Delight in a sophisticated yet comforting meal where perfectly poached eggs are bathed in a silky, herb-infused hollandaise sauce and served atop a crisp slice of toasted sourdough. This dish harmonizes rich, slightly tangy flavors with the freshness of chopped herbs, making every bite a celebration of both simplicity and elegance.

NUTRITION

578kcal
Protein
38.9g
Fat
32.6g
Carbs
32.6g

SERVINGS

1 serving

INGREDIENTS

5 large eggs

1 egg yolk

1 slice sourdough bread

1/2 tsp unsalted butter

1 tsp lemon juice

1 tbsp fresh herbs (chives/dill/parsley)

Salt and pepper to taste

PREPARATION

  • 1

    Bring a medium saucepan of water to a gentle simmer. Add a dash of salt.

  • 2

    Crack each egg into a small cup, then gently slide them one by one into the simmering water. Poach for about 3-4 minutes until the whites are set but the yolks remain runny.

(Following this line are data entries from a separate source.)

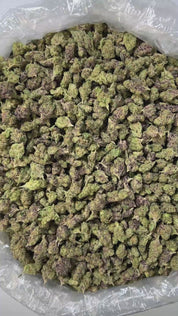 PUFFY Rocket Fuel (smalls) is an indica-dominant THCa strain, bred from a powerhouse cross of Jet Fuel OG and Face Off OG BX1. The aroma profile is distinctly earthy and gassy, with strong chemical undertones that amplify its pungency and depth. Visually, the buds are dense and compact, with a rich forest green base accented by subtle purple hues, vibrant orange pistils, and a thick layer of sparkling white crystalline trichomes. Consumers frequently describe experiencing a euphoric boost, uplifting energy,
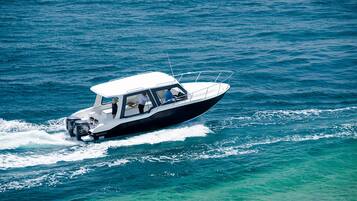 Un petit bateau à moteur blanc, doté d’une cabine et ne laissant apercevoir qu’une seule personne à bord, qui se déplace sur une eau d’un bleu limpide.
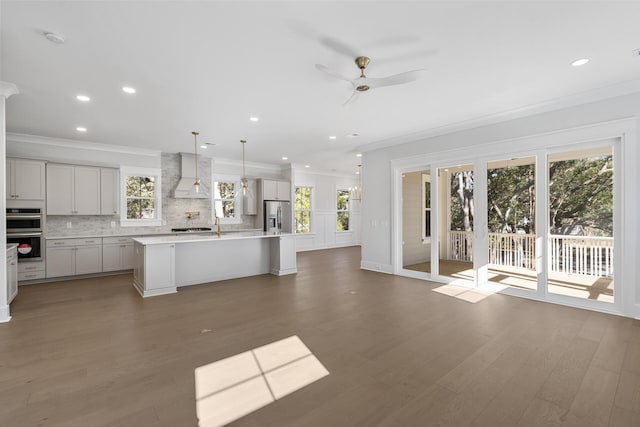 kitchen with premium range hood, appliances with stainless steel finishes, backsplash, hanging light fixtures, and a kitchen island with sink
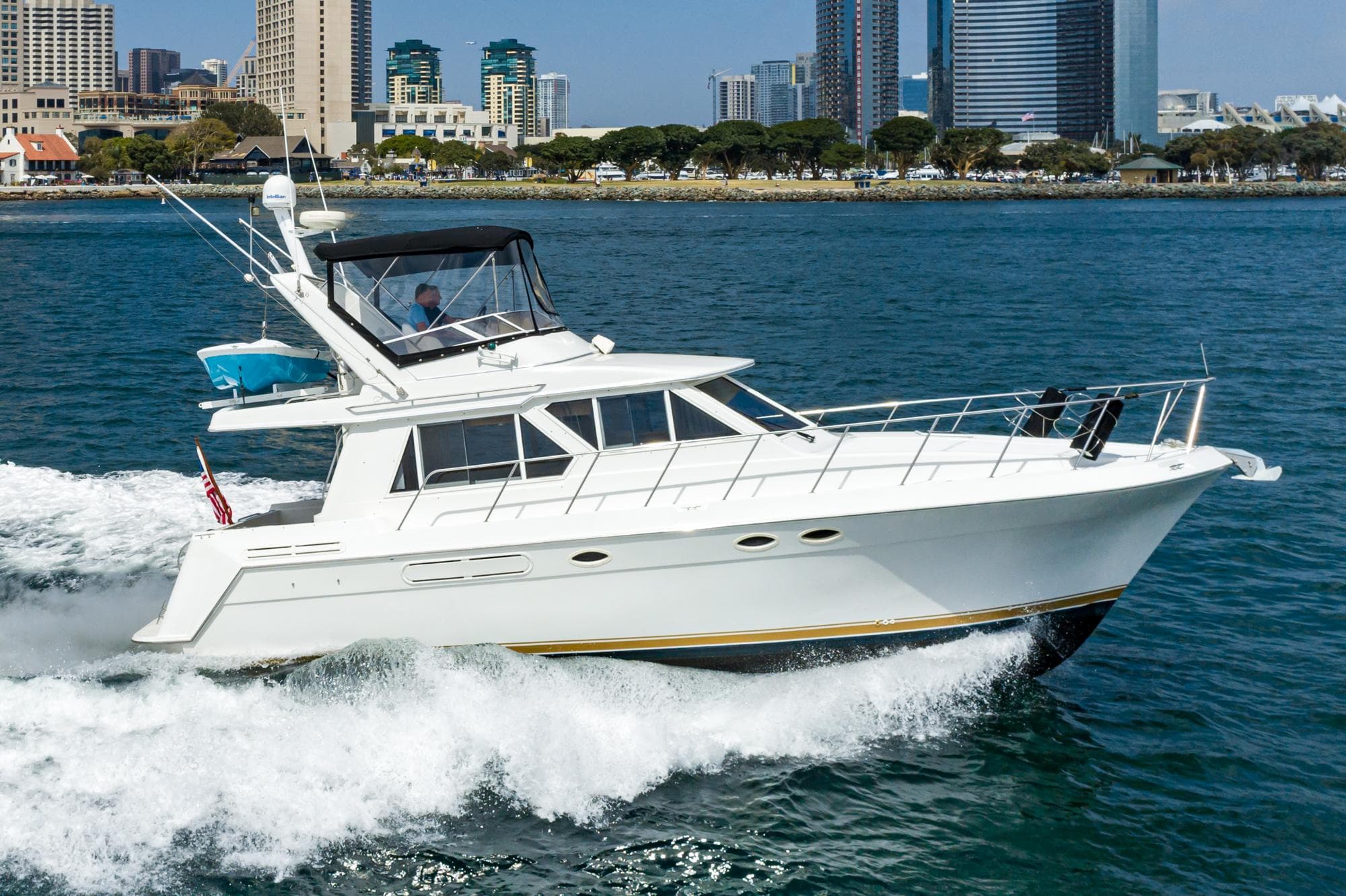1999 Californian 3900 yacht cruising on water near city skyline.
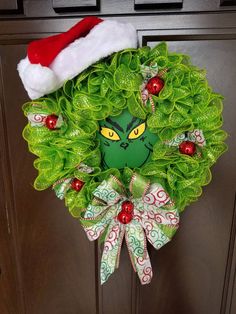 a christmas wreath with an elf's face on it hanging from the front door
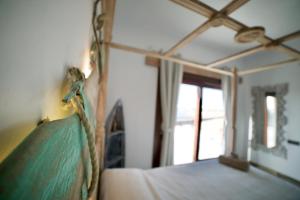 Postel nebo postele na pokoji v ubytování Tindaya Nature Home Ocean View
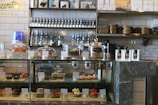 A bakery counter displaying a variety of pastries and desserts in a glass case, including croissants, cookies, and individual cakes. Shelves behind the counter hold jars and bottles, with packaged goods placed beside the display case. The interior features a modern industrial style with tiled walls and dark stone countertops.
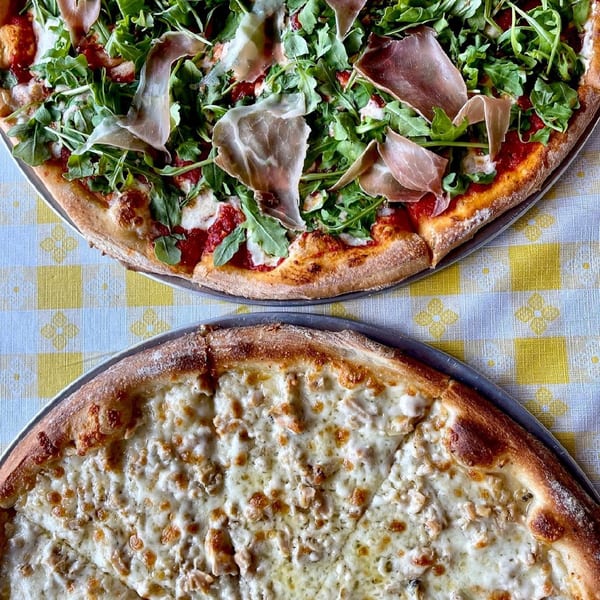 Two pizzas on a checkered tablecloth: one with prosciutto and arugula, the other a white clam pizza.
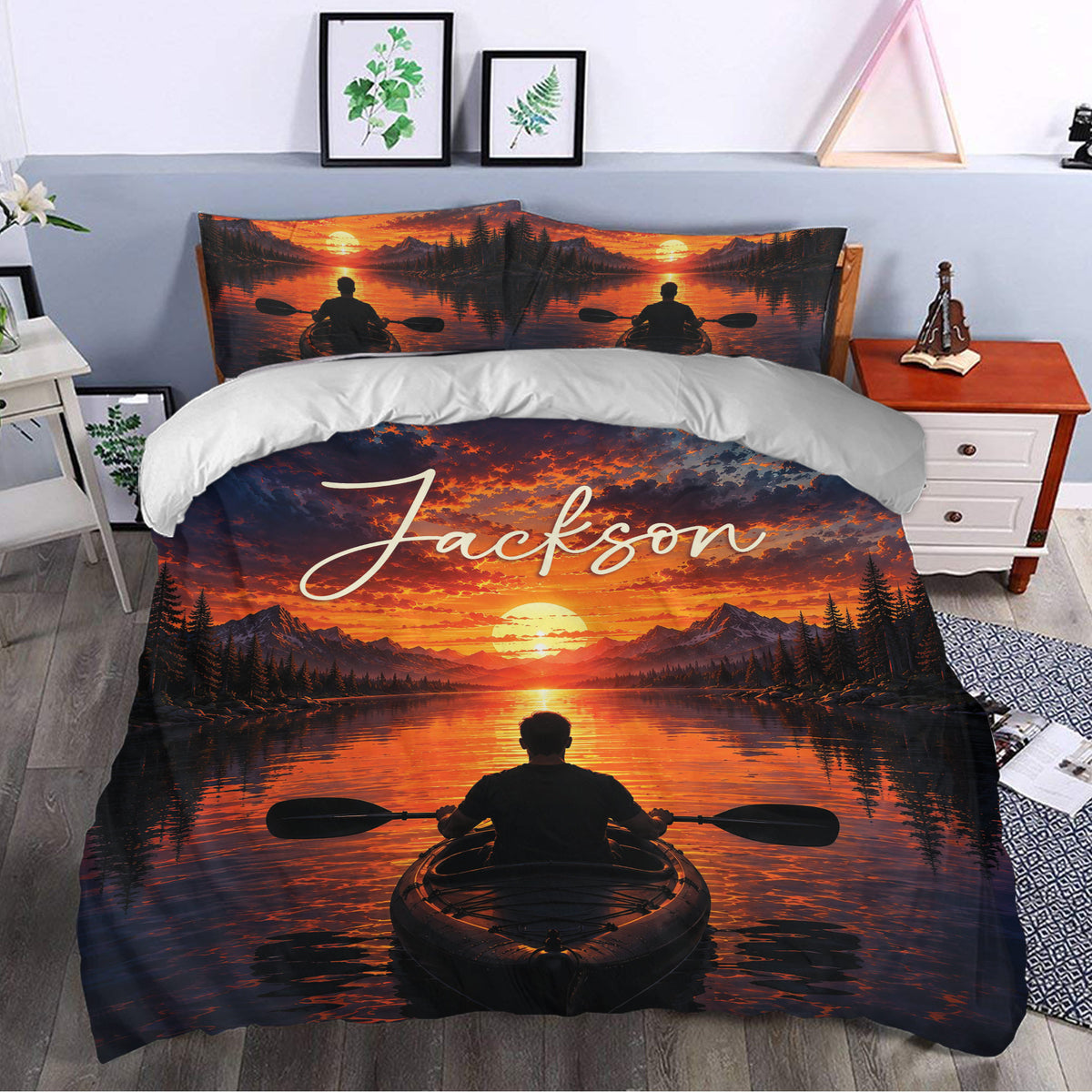 Kayak bedding set styled in a bedroom with orange sunset mountains, trees, and a paddler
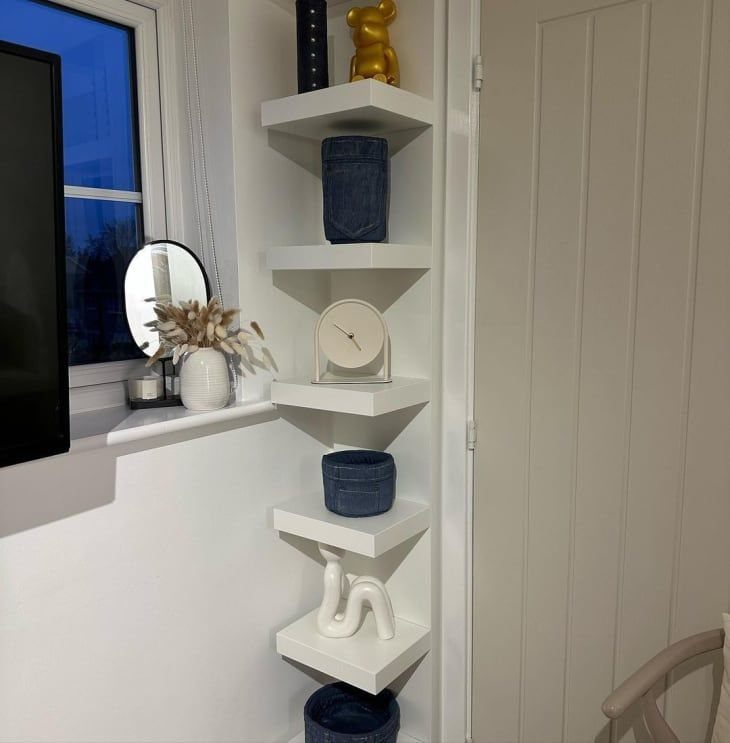 24 Corner Shelves IKEA Ideas for Kitchens, TVs and Plants 19 White triangular corner shelves holding decorative vases and a gold bear on a wall.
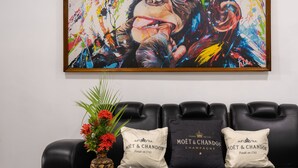 Un canapé en cuir noir agrémenté de trois coussins, dont l’un porte l’inscription « MOËT & CHANDON CHAMPAGNE ». Un vase rempli de fleurs rouges et une boîte décorative sont posés sur la table devant le canapé.
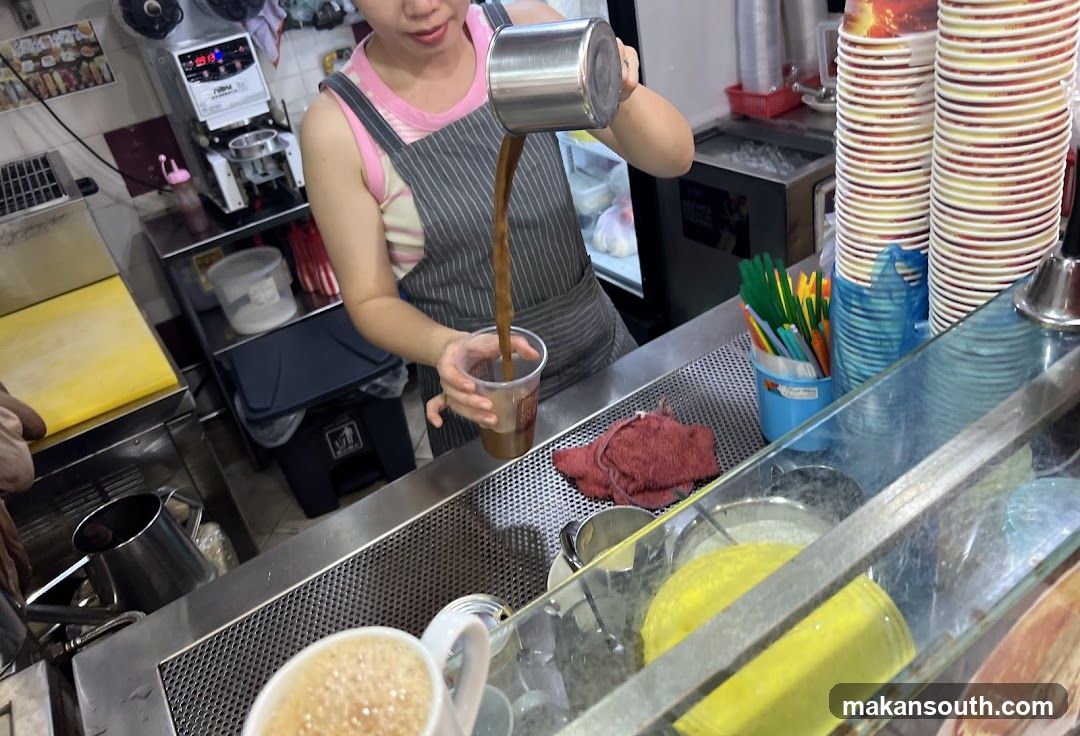 Beverage Preparation at a Food Stall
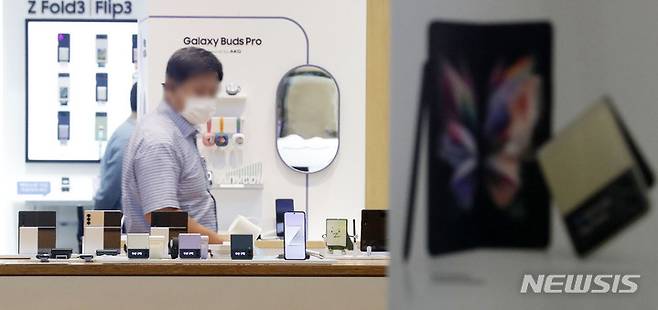 [서울=뉴시스] 홍효식 기자 = 지난달 27일 공식 출시한 갤럭시Z폴드3·플립3이 한 달이 지난 지금까지 물량 부족으로 공급 지연 현상이 빚어지고 있는 29일 오후 서울 서초구 삼성전자 서초사옥 딜라이트 샵에서 한 시민이 갤럭시Z폴드3·플립3를 살펴보고 있다. 2021.09.29. yesphoto@newsis.com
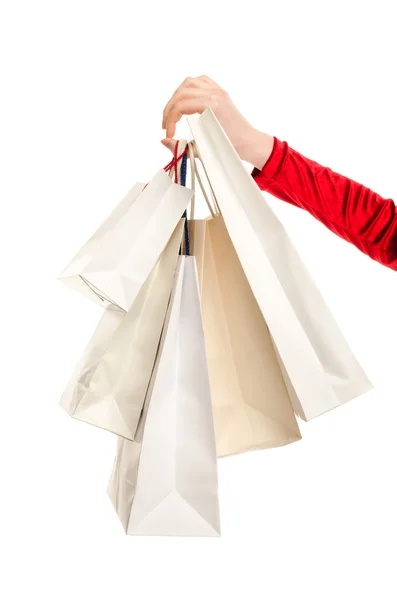 Mão feminina segurando sacos de compras . — Fotografia de Stock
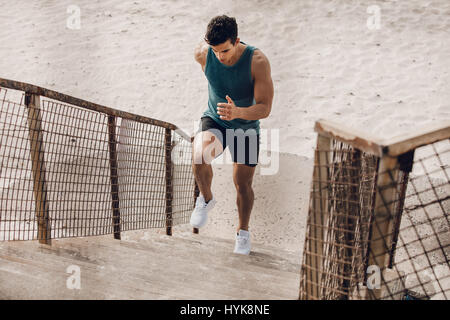 Muskulöser junger Mann auf der Treppe am Strand ausüben. Junge Läufer die Treppenstufen am Strand. Stockfoto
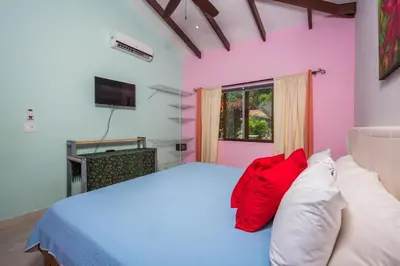 a bedroom with a large bed with red pillows at Casita Mar Y Posa in Potrero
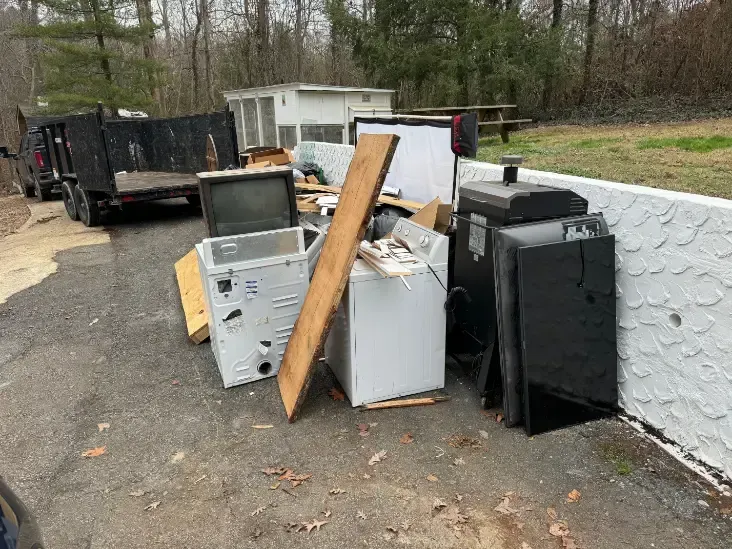 Piled appliances and debris outside.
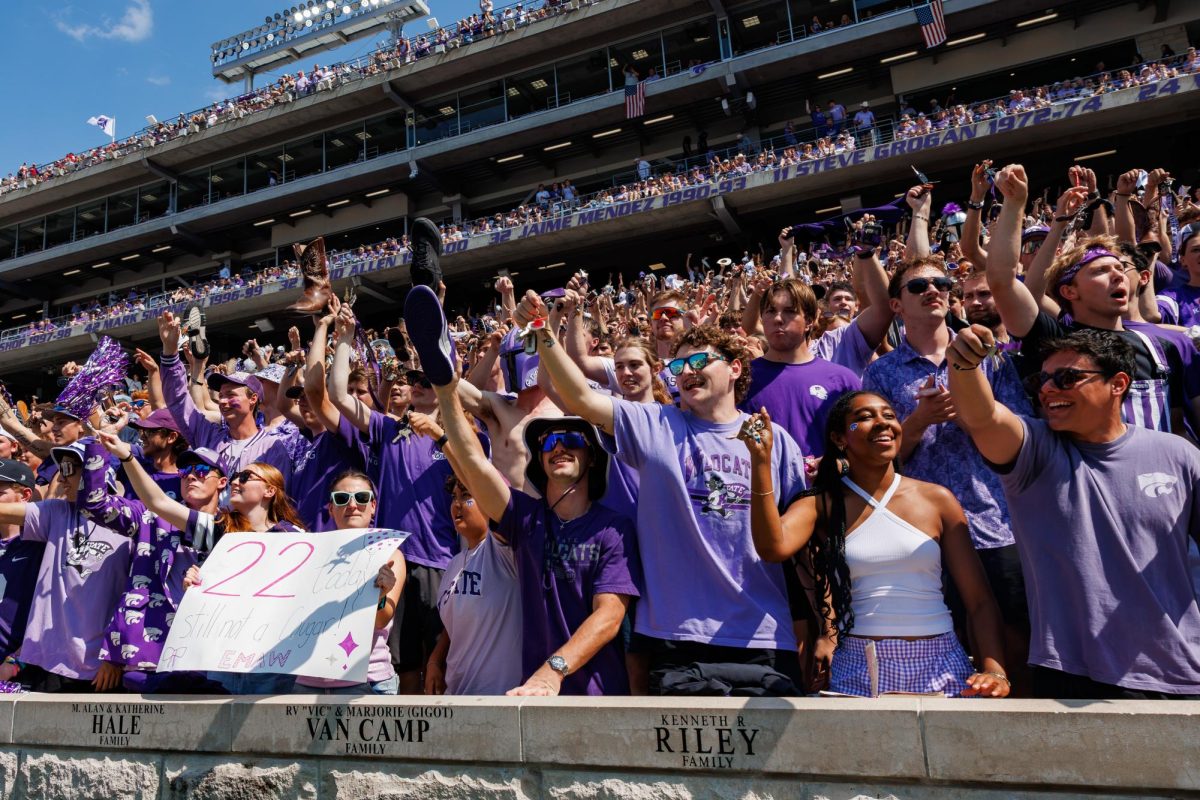 Students hold up and shake their keys in the student section prior to the third quarter kickoff against Washington State on Sept. 12 at Bill Snyder Family Stadium.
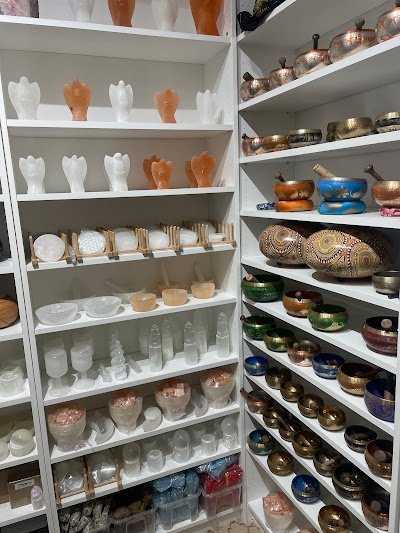 Retail shelving with organized crystals, stones, and spiritual products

Remove with a slotted spoon and set on a warm plate.

  • 3

    In a small heatproof bowl, combine the egg yolk with lemon juice. Place the bowl over a saucepan of barely simmering water (creating a double boiler) and whisk continuously.

  • 4

    Slowly add the 1/2 teaspoon of butter, whisking until the mixture emulsifies into a smooth, creamy hollandaise sauce. Season with a pinch of salt and freshly ground pepper, and stir in the chopped fresh herbs.

  • 5

    Toast the sourdough bread until it is crisp and golden.

  • 6

    To assemble, place the toasted sourdough on a plate, lay the poached eggs atop the toast, and drizzle generously with the warm, herb-infused hollandaise sauce. Serve immediately.